Every picture is to be removed, and all the data is to be copied exactly.

#### [Supplied information]
Content starts
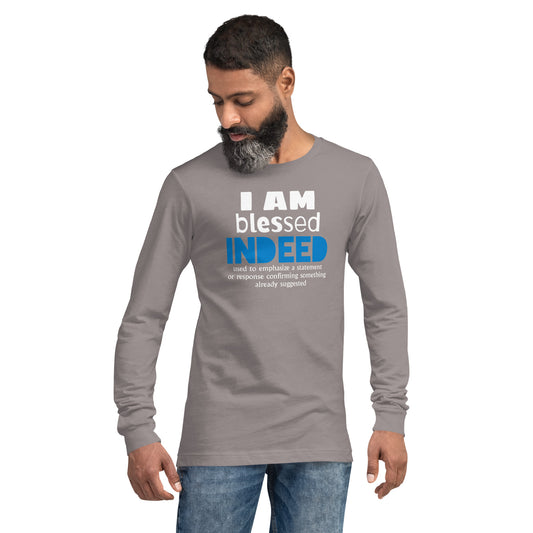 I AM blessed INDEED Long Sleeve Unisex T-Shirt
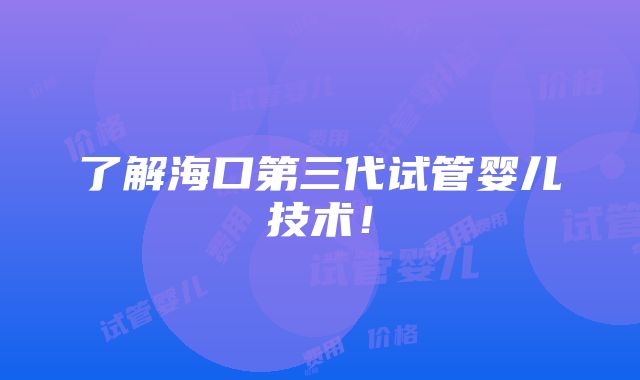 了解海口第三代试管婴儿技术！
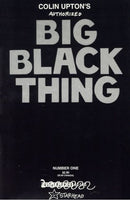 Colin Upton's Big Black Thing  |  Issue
Content ends
#### [Finished exercise]
 I AM blessed INDEED Long Sleeve Unisex T-Shirt
 了解海口第三代试管婴儿技术！
 Colin Upton's Big Black Thing  |  Issue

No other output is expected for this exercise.